Florida Governor-elect Rick Scott says he wants to be known as the jobs governor. One of his main goals is to attract new businesses to the sunshine state, and his top advisors say one of the best ways to do that is to expand the state's ports.

If you're a major shipping company looking for a port of call, Florida looks pretty attractive, but don't dock just yet.

Unlike most other American ports, ours don't have access to rail lines or the kind of water depth to welcome the world's biggest cargo ships... at least not yet.

“We're going to make Florida the best place in the entire United States to do business.”
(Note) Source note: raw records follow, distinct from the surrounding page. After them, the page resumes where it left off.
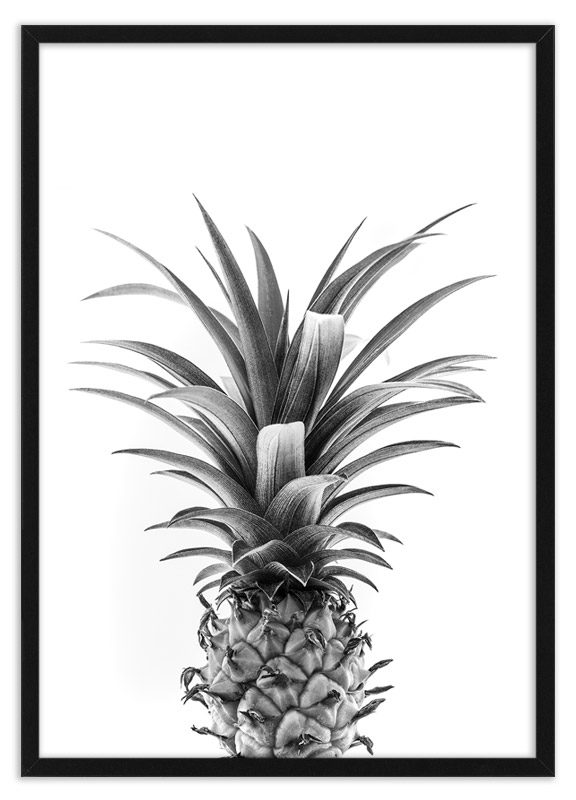 Poster ananas kroon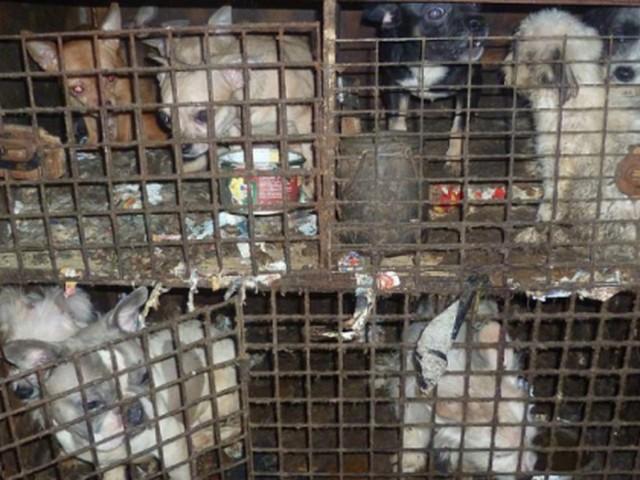 Ruim 200 honden bevrijd in Tsjechië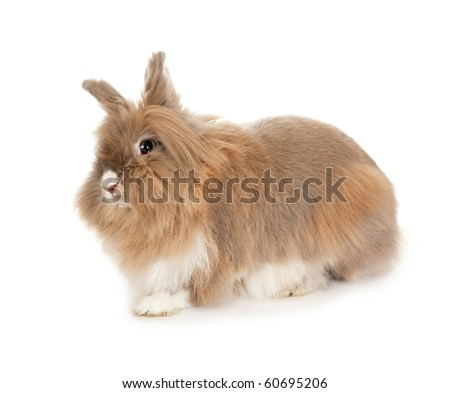 Lionhead rabbit. In the Oriental calendar 2011 - the year of rabbit.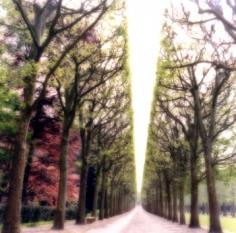 """""""Parc de Sceaux, France, 2008""""  [4-07-6c-9], 19 x 19 inch / 28 x 28 inch Chromogenic Print; Edition of 15 / 38 x 38 inch Chromogenic Print; Edition of 6"""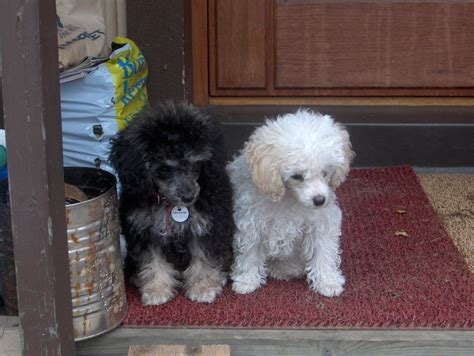 poodles puppies file parti poodle puppies 1 jpg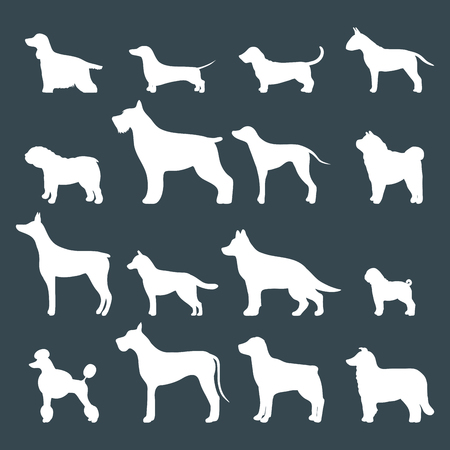 Funny cartoon dog character bread white silhouette in cartoon style vector illustration. Ilustrace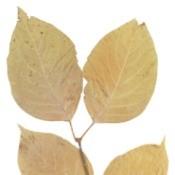 Brown Birch Leaves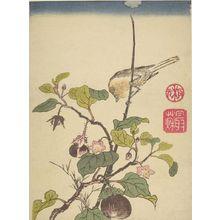 Ippitsusai Buncho: BRAND OF EGGPLANT - Harvard Art Museum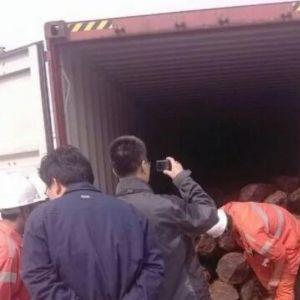 非洲硬木进口海运,国内港口清关,送货一站式物流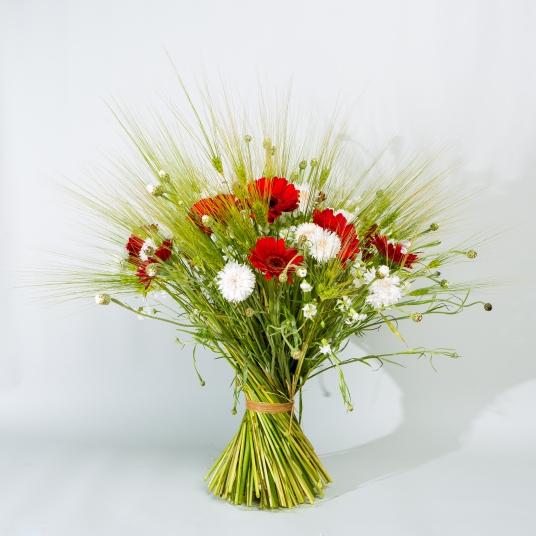 bouquet, champêtre, rouge, gerbera, blé, silène, bleuet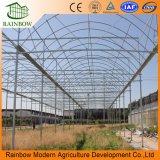 최신 판매 활력은 농업 단 하나 경간 또는 Muilti 경간 필름 온실을 포함했다
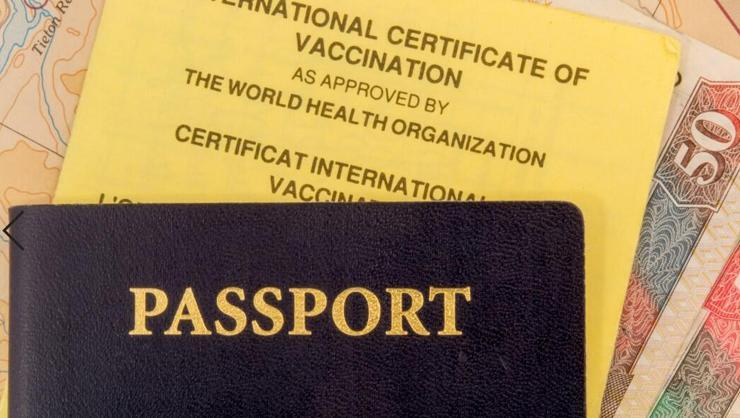 Avrupa Birliği ülkelerine giriş için aşı pasaportu şartı gelebilir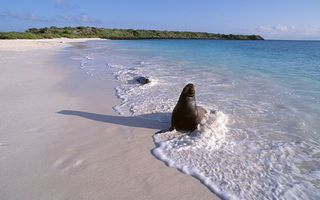 Заставки морской котик, море, волны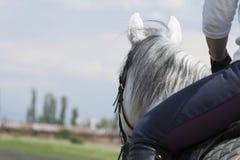 磨练驯马穿戴的骑马形式比赛马女骑士图象奥林匹克可实现的体育运动 图库摄影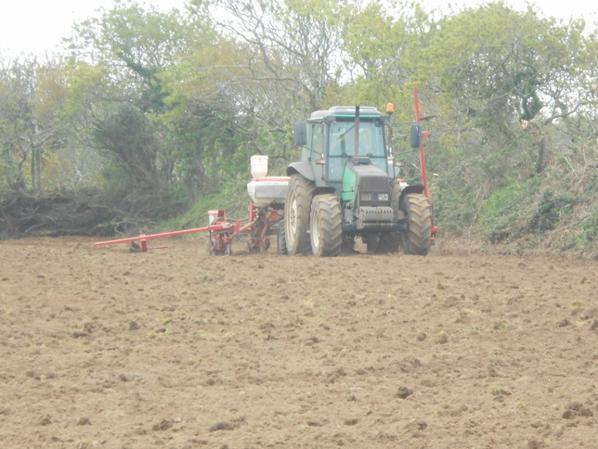 Semis de maïs 2013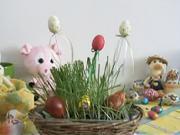 Velikonoční zahrádka - Jak připravit malou velikonoční zahrádku.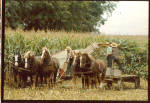 Amish with Teams of Belgians Harvesting Corn cs7024
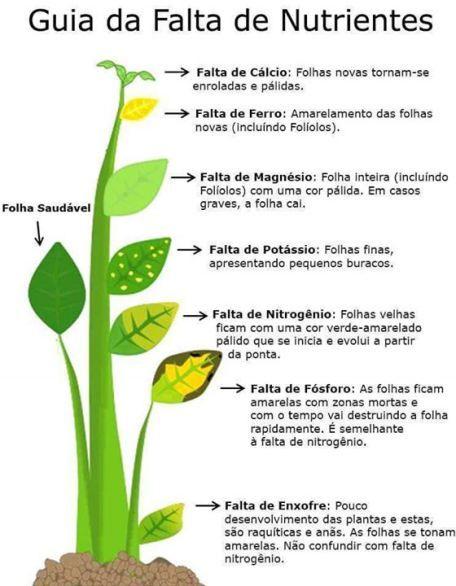 folhas_1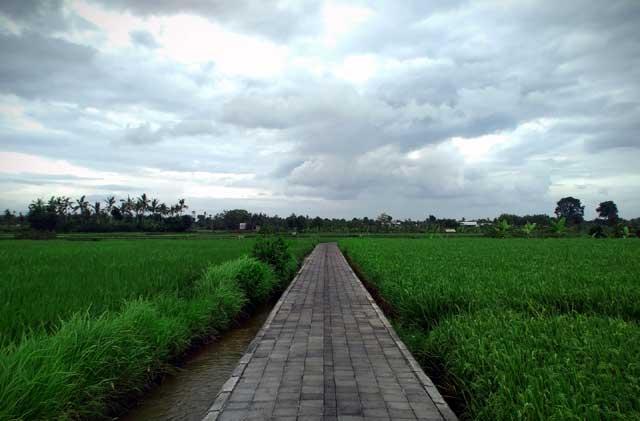 Wisata Jogging Membelah Sawah, Desa Anggabaya Bali Bisa Dicontoh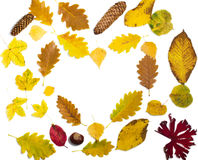 Colorful autumn leaves on white background. Stock Image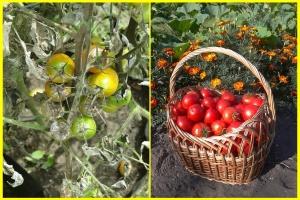 tomato-608290_640-horz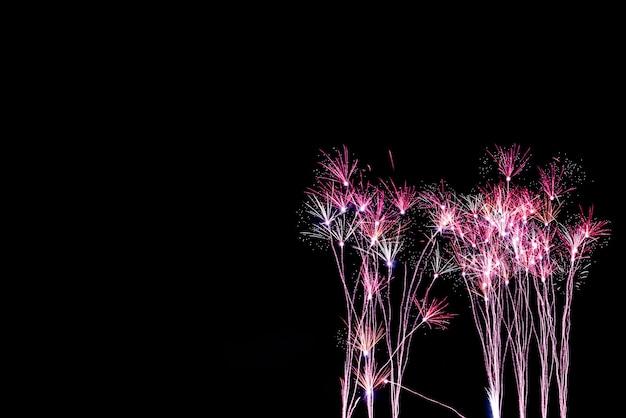 A cor e linda dos fogos de artifício parece uma flor de grama, no céu negro à noite, para comemorar as festas de fim de ano, conceito de feliz ano novo.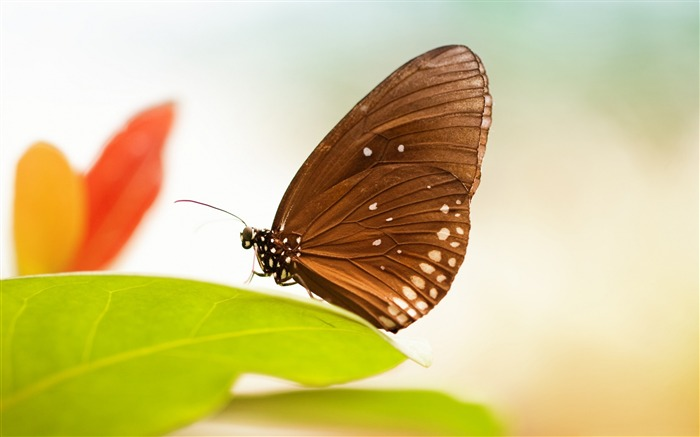 Fresh Green Leaves Butterfly-High Quality Wallpaper Views:2044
In his quest to revitalize our economy, Governor-elect Scott's transition team is out with a new report that recommends expanding capacity at each of Florida’s ports. It also calls for dredging our four biggest ports - Tampa, Miami, Jacksonville and Everglades to allow for those so-called 'super' container ships to dock.

“Our geographic location is the envy of the rest of the globe.”

Dale Brill with the Florida Chamber of Commerce helped craft the recommendations. He says if they're implemented we could see more than 143,000 new, high-wage jobs.

“We are the state that's closest to Africa and the Suez Canal in the United States, on the eastern seaboard, and with the post-Panamax ships coming from the widening of the Panama Canal, they're going to bypass Long Beach and California, they're going to go somewhere, and we want them to come to Florida,” Brill said.

Port expansion may be critical to expanding Florida’s economy, but it comes with a big price tag: around $1.8 billion.

When Scott takes over here at the capitol, he may find it difficult to come up with the money, especially with a budget deficit in upwards of three billion.

And some critics are privately complaining port expansion might come at the expense of building and maintaining roadways. Without them, it's tough to move all that cargo from the port to the store.

For his part, Scott has yet to make any promises.

“Everything state government does, it restricts our freedom, so what should we be doing?” he said.

The answer from his own team – an overhaul down at the docks.

Scott's transition report says it would cost more than $300 million to dredge Tampa’s port alone, and his advisors recommend paying for it by floating a public bond that would be repaid by Florida taxpayers.